--- Obiettivo del compito ---
Nell'articolo «Storia: senso e non-senso», quale nemico metafisico ha ora individuato l'Occidente, dopo il nazismo e il comunismo?

--- Documento di origine ---
Newsletter, Omaggi, Area acquisti e molto altro. Scopri la tua area riservata: Registrati Entra Scopri l'Area Riservata: Registrati Entra
Home / Articoli / Storia: senso e non-senso

Storia: senso e non-senso

di Franco Cardini - 10/09/2009

 

Le due torri di Manhattan, nuove meraviglie del Mondo, al suolo; il Pentagono - antica figura iniziatica che architetti non digiuni di cognizioni esoteriche (ma tutta la pianta urbana di Washington è esoterica) proposero come centro dei Nuovi Signori della Terra e Guardiani della Pace Universale - in fiamme; venti di guerra e di follia che soffiano dall’Atlantico all’Oceano Indiano, e antichi inveterati pacifisti, ex-stigmatizzatori delle crociate medievali, che ora sorgono tutti a chiedere la guerra e pontificano di “guerra giusta” e di “guerra santa”; l’ombra fiabesca e terribile del Veglio della Montagna che s’allunga su un Occidente che ha di nuovo individuato il suo nemico metafisico (dopo il nazismo e il comunismo, tocca ora all’Islam) e può tornar a parlare d’Impero del Male. E’ la trama di un film alla Independence Day, oppure un incubo dal quale non riusciamo a svegliarci?

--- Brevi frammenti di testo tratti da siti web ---
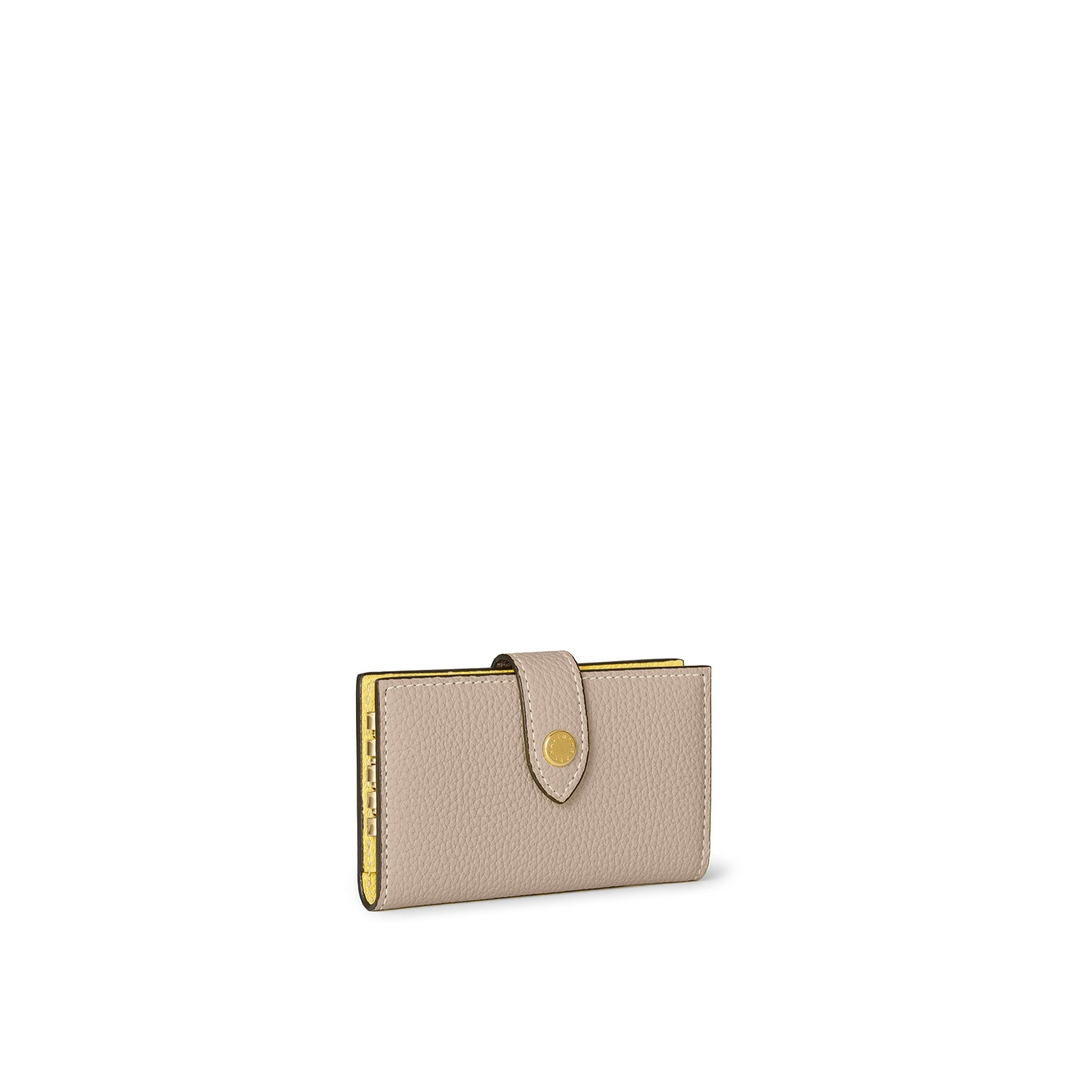 Belted Key Case Shrink Leather (Greige × Yellow)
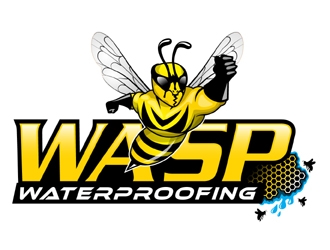 WASP WATERPROOFING logo design by MAXR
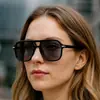 Óculos de Sol Casuais Tendência Estilo Coreano Moda Ponte Dupla Com Tachas Versátil Tendência Novos Óculos para Mulheres Óculos Europeus e Americanos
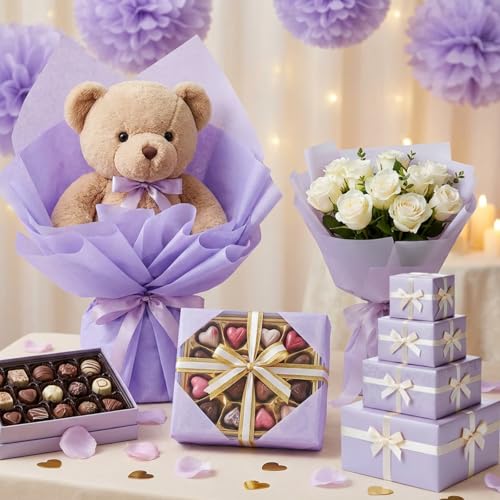 500 Sheets Lavender Tissue Paper Bulk 15 x 20 Inch for Fall Wedding Gifts - color: Lavender, size: 15 x 20 Inch, style: Classic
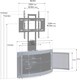 image 9 of Centurion Supports PANGEA Grey Beam-Thru Curved True-Corner 32"-50" TV Cabinet with Mounting Arm Grey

--- Soluzione ---
L'Islam.